[Data records]
********

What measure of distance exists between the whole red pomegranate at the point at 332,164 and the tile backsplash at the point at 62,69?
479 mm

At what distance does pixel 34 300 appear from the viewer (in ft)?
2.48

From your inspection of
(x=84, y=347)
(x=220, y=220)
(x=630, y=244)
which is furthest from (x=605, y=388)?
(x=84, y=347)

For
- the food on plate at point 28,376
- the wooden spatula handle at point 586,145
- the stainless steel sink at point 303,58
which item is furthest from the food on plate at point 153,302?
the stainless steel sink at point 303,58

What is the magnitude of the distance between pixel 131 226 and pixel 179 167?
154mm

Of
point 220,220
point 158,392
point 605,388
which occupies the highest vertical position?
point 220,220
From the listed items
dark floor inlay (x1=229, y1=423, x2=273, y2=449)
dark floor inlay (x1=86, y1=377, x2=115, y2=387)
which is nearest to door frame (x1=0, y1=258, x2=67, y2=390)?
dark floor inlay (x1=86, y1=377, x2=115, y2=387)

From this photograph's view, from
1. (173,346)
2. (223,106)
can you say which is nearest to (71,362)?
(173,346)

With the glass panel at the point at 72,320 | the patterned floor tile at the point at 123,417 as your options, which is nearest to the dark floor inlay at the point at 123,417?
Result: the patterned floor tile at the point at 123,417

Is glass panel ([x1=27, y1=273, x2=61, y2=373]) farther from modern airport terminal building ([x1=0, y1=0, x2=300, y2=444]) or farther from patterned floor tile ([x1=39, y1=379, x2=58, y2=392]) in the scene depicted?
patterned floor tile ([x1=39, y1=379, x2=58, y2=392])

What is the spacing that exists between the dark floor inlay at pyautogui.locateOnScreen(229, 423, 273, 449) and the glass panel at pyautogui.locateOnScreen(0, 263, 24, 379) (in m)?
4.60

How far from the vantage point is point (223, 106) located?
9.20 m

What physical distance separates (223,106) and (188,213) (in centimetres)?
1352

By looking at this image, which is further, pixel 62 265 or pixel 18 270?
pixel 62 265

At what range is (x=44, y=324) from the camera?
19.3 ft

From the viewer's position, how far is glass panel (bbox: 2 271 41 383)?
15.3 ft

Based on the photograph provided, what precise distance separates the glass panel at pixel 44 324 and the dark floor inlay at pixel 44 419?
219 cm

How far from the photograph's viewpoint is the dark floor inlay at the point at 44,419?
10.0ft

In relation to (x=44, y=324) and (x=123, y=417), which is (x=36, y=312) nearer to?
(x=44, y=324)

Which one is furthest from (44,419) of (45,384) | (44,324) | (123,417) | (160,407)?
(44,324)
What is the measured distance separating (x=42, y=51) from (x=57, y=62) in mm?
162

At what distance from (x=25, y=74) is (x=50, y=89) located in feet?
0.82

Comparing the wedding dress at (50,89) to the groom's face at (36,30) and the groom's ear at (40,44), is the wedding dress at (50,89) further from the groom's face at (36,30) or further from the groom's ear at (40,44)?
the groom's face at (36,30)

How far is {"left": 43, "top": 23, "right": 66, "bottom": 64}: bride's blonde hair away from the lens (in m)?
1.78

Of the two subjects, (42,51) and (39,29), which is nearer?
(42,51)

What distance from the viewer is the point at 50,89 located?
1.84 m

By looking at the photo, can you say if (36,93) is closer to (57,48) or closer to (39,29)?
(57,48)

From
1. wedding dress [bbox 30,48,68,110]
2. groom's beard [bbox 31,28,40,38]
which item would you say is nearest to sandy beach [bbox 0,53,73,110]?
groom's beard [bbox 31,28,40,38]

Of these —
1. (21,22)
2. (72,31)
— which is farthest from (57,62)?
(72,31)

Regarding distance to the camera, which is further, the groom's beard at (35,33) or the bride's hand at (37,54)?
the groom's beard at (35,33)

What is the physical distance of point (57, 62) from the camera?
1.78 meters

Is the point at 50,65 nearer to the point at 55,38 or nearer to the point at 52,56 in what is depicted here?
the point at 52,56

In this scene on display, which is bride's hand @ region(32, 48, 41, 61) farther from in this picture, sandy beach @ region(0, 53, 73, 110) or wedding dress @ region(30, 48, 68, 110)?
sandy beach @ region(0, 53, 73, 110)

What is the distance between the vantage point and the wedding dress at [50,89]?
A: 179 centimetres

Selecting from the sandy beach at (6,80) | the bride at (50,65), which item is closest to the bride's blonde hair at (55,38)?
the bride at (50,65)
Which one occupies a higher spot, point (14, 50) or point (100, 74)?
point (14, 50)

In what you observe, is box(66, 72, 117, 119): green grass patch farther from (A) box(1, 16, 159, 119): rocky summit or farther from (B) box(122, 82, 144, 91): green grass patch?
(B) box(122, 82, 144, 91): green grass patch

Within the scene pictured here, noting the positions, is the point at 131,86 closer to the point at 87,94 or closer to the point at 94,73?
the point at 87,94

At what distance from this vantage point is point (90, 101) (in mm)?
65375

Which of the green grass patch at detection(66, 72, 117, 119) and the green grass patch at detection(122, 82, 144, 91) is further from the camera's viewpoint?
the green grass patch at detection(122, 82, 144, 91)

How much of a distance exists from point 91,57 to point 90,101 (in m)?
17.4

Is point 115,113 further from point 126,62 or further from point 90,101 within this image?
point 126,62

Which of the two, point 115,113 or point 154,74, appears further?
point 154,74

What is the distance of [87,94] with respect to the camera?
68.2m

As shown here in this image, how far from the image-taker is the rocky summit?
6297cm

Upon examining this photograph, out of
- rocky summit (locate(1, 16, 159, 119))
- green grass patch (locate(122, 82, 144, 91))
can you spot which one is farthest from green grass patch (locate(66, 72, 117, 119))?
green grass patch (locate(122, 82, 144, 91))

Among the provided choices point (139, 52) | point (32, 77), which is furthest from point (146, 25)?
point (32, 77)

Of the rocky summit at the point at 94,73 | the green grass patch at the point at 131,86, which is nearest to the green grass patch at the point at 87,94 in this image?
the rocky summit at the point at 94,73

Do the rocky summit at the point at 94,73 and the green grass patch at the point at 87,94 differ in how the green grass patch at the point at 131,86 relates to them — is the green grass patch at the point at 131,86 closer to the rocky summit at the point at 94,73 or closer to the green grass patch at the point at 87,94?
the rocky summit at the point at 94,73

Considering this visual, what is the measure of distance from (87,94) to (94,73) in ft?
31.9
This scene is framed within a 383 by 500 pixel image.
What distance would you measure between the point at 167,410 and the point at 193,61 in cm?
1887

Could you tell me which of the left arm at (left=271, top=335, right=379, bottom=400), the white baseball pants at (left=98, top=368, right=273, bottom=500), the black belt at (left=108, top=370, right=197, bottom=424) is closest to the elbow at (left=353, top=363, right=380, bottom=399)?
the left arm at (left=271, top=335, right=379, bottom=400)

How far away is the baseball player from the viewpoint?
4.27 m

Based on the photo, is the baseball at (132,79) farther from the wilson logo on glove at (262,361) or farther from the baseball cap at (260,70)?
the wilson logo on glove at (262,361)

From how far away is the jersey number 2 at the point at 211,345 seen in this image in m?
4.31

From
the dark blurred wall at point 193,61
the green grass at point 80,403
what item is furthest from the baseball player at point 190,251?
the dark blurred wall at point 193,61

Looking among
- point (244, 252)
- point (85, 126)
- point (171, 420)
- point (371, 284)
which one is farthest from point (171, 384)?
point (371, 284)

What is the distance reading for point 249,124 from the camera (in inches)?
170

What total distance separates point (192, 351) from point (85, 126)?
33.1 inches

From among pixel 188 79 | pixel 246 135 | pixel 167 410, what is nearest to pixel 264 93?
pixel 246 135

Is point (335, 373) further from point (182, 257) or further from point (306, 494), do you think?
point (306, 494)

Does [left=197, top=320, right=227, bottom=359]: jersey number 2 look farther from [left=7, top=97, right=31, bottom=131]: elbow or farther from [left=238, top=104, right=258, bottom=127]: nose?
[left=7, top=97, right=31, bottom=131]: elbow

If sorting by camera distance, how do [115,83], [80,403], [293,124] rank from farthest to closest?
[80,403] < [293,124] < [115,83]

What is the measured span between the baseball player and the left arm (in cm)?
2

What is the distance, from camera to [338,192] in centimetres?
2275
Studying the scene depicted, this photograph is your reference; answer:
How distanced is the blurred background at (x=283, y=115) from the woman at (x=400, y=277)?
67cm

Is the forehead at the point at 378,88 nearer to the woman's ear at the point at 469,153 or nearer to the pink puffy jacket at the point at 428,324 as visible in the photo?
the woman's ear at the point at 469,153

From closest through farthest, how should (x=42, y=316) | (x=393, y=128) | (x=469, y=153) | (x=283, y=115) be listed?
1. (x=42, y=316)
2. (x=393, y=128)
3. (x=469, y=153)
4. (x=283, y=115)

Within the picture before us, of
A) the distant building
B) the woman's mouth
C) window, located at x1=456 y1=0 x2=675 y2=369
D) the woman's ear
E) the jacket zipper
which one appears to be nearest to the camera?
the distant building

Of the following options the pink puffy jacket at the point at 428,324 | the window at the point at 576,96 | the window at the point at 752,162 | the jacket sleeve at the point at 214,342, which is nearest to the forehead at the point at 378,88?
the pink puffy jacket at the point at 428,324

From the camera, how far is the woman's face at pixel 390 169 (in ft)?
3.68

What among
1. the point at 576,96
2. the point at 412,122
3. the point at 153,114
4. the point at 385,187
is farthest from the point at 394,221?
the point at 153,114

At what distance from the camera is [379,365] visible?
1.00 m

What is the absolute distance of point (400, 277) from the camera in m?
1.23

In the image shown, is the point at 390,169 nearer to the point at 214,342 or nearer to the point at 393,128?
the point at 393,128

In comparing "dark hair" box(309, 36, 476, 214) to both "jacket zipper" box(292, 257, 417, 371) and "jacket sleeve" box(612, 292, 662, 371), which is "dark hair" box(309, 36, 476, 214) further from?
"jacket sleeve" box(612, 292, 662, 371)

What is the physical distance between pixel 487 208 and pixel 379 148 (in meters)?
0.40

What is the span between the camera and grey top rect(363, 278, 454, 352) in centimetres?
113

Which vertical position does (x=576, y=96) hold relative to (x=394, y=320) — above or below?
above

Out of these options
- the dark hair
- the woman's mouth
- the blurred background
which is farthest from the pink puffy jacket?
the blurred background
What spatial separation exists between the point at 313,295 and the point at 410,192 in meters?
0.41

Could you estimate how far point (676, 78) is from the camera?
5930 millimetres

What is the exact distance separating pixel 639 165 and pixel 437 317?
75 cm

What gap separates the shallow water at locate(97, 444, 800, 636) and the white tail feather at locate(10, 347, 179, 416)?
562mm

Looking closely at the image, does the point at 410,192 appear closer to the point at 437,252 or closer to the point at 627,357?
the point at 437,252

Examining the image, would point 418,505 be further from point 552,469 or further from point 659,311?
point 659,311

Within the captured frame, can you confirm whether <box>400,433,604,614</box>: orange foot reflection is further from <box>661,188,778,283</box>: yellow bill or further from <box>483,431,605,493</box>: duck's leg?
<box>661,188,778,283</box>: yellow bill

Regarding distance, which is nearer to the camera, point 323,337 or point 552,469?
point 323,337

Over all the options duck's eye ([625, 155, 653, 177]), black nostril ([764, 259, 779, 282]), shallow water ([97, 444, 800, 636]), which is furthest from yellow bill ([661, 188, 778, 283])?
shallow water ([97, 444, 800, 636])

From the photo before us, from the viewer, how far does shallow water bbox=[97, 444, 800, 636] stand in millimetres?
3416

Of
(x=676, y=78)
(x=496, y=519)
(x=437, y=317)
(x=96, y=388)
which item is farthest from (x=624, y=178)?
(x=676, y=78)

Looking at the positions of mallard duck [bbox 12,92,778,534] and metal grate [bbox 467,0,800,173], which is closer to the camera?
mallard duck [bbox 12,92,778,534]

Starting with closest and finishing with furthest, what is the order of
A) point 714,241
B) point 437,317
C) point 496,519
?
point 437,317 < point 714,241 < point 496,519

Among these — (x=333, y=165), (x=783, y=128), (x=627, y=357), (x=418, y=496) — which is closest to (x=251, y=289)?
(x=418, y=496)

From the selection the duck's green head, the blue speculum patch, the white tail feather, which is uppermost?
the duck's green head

********

Can you write out, word for word, the stretch of data above from its start through the line containing "Result: the patterned"?

What measure of distance exists between the whole red pomegranate at the point at 332,164 and the tile backsplash at the point at 62,69?
479 mm

At what distance does pixel 34 300 appear from the viewer (in ft)?
2.48

From your inspection of
(x=84, y=347)
(x=220, y=220)
(x=630, y=244)
which is furthest from (x=605, y=388)?
(x=84, y=347)

For
- the food on plate at point 28,376
- the wooden spatula handle at point 586,145
- the stainless steel sink at point 303,58
which item is furthest from the food on plate at point 153,302?
the stainless steel sink at point 303,58

What is the magnitude of the distance between pixel 131 226 and pixel 179 167?
154mm

Of
point 220,220
point 158,392
point 605,388
which occupies the highest vertical position?
point 220,220
From the listed items
dark floor inlay (x1=229, y1=423, x2=273, y2=449)
dark floor inlay (x1=86, y1=377, x2=115, y2=387)
which is nearest to door frame (x1=0, y1=258, x2=67, y2=390)?
dark floor inlay (x1=86, y1=377, x2=115, y2=387)

From this photograph's view, from
1. (173,346)
2. (223,106)
can you say which is nearest to (71,362)?
(173,346)

With the glass panel at the point at 72,320 | the patterned floor tile at the point at 123,417 as your options, which is nearest to the dark floor inlay at the point at 123,417?
Result: the patterned floor tile at the point at 123,417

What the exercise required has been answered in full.